The army and police conducted a joint operation that lasted for about two hours and killed three attackers.

Mehsud said police are trying to identify a fourth suspect whose body was found at the site.

The attackers apparently targeted a dormitory for students and teachers at the campus.

Another senior police official, Sajjad Khan, later told NBC News: “Three suicide bombers armed with AK-47 assault rifles and hand grenades entered the hostel and opened fire on the students before triggering their explosives-filled jackets.”

Although the police and army reached the site within five-to-six minutes, several people had been killed in the attack’s early moments.

One student, who managed to flee from the hostel, told media that there were about 40 students in the hostel at the time of the attack.

“Along with some 15 others, I fled the place and we escaped unhurt,” he said.

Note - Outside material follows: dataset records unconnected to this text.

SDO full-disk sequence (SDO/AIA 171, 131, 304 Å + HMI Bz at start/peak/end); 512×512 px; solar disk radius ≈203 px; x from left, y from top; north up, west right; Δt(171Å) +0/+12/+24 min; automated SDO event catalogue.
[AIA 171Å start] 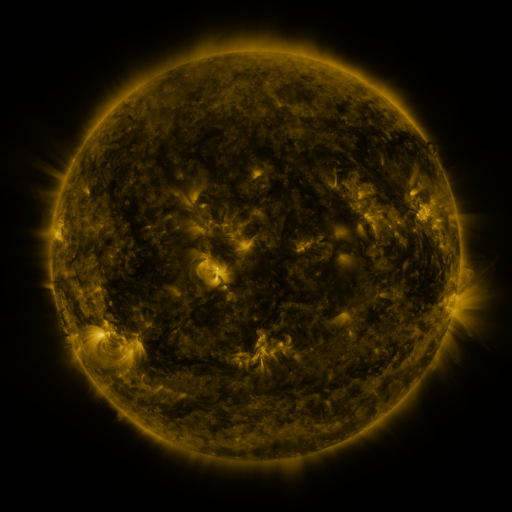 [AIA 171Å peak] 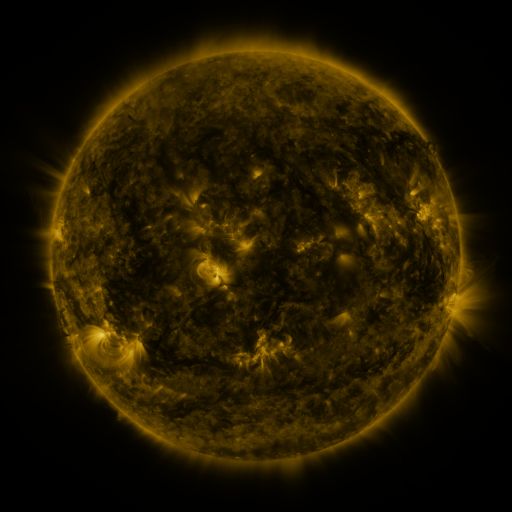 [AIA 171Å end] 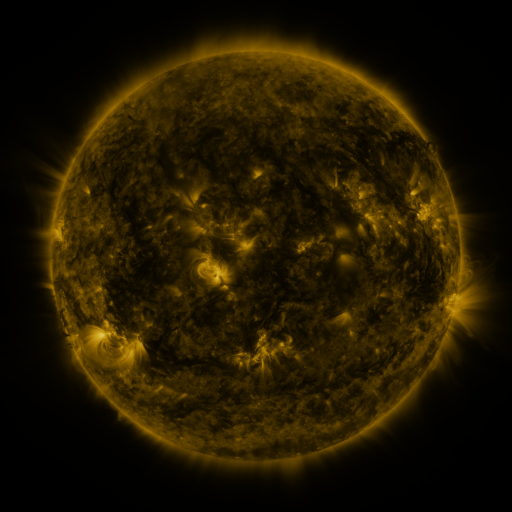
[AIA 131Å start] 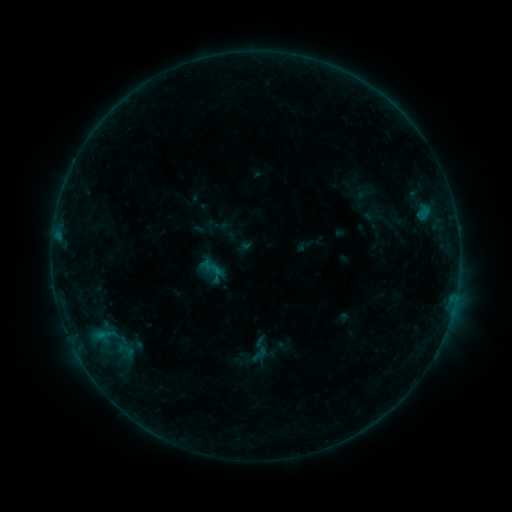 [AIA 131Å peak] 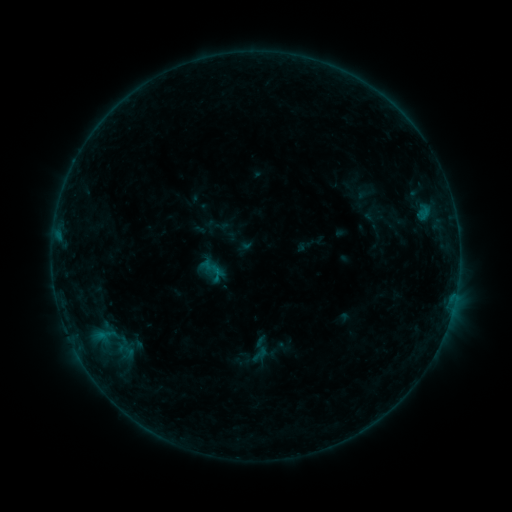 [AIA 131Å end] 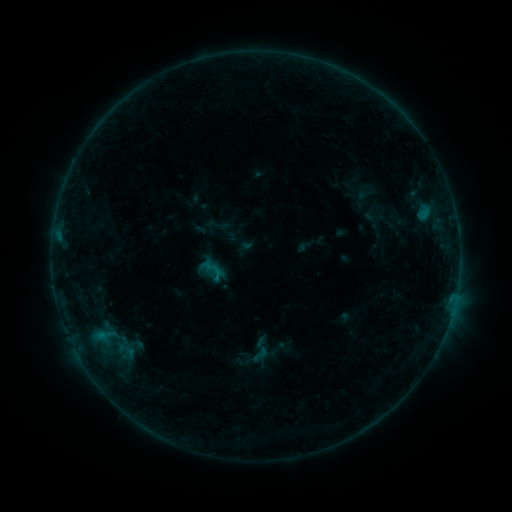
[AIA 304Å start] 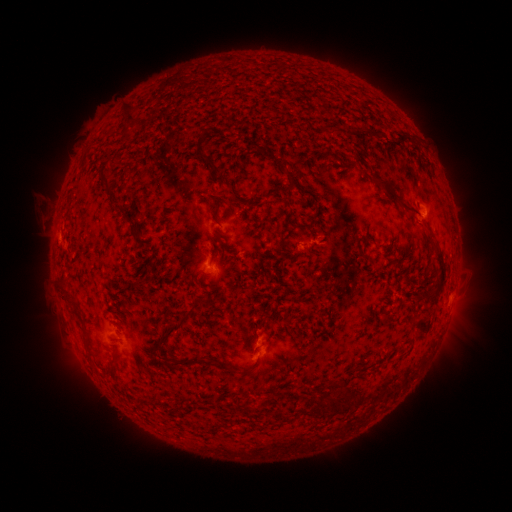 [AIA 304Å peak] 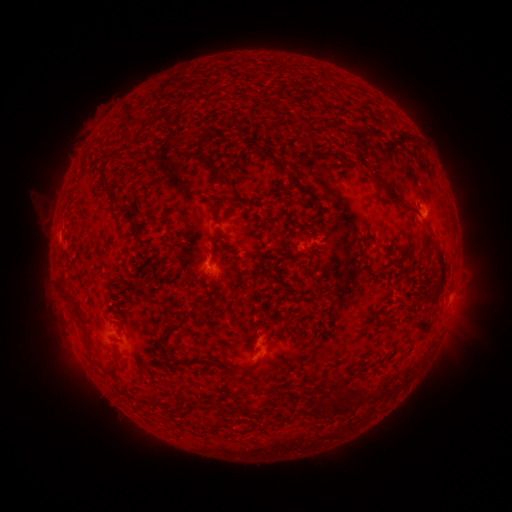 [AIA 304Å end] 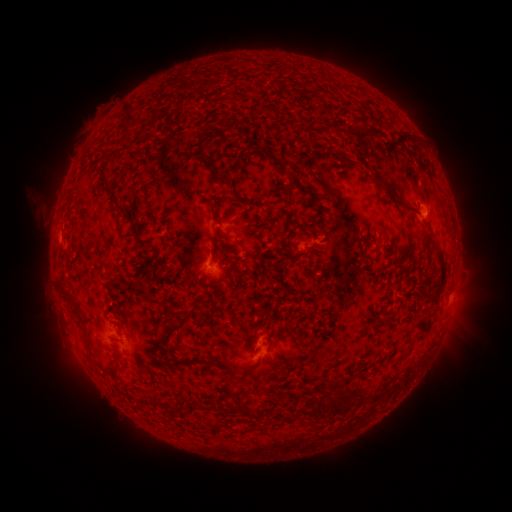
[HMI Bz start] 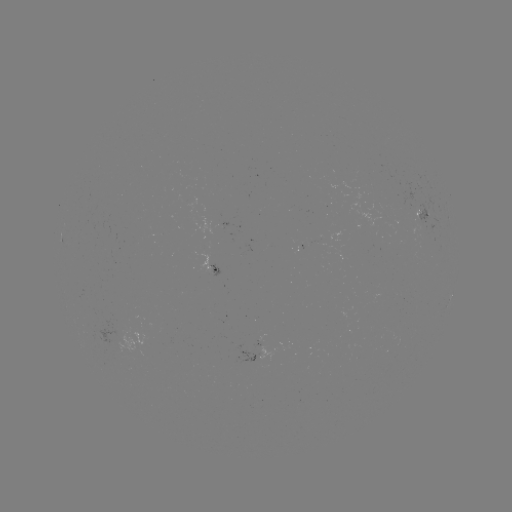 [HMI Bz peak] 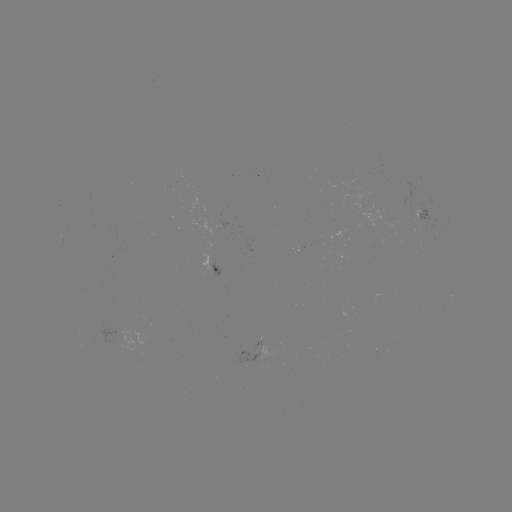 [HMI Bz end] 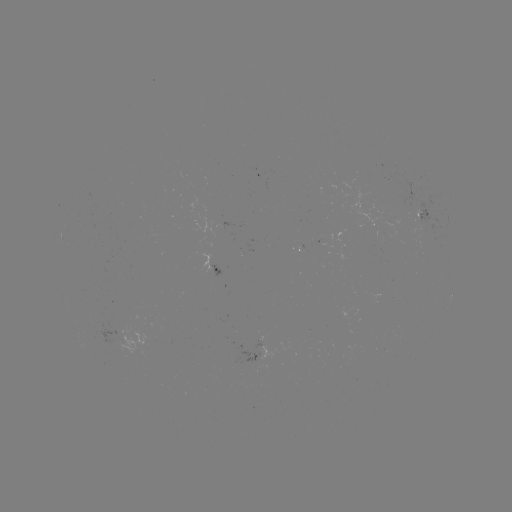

no catalogued flare and no flagged EUV brightening in this window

Another student, Sajjadullah, from Buner district, told Arab News that soon after the first shots were fired, students ran from their rooms and jumped over the boundary wall, fleeing for their lives.

Hayatabad Medical Complex Director Shahzad Akbar told media that six bodies and 18 wounded had been brought to the health facility, while sources at Khyber Teaching Hospital said they received three bodies and 17 injured.

The Tehrik-e-Taliban Pakistan (TTP) claimed responsibility for the attack, which took place around 20 miles from the Afghanistan border.

Peshawar has been the scene of several such attacks, including the deadliest atrocity in Pakistan’s history, when the Pakistani Taliban killed more than 130 children at the Army Public School in December 2014, since when Pakistan’s military have conducted several major operations against extremists and their auxiliary groups.

But Peshawar has witnessed a surge in terror attacks in recent weeks. On Nov. 24, Additional Inspector General of Police Ashraf Noor was killed when a suicide bomber rammed his motorcycle into the police official's vehicle en route to his office.

A Pakistan military spokesman told the media that the attackers were in contact with their handlers in Afghanistan throughout the assault.

Meanwhile, Afghan Ambassador Omer Zakhilwal took to Twitter to condemn the “cowardly terrorist attack” in the “strongest terms.”

“Our hearts and prayers on this exalted day of Milad-ul-Nabi are with the bereaved families,” he added.

The attack came as an Afghan military delegation is visiting Pakistan to discuss border security.

TTP spokesman Mohammed Khorasani claimed in a message available with Arab News that the assailants targeted a safe house of the Inter-Services Intelligence (ISI), Pakistan's spy agency.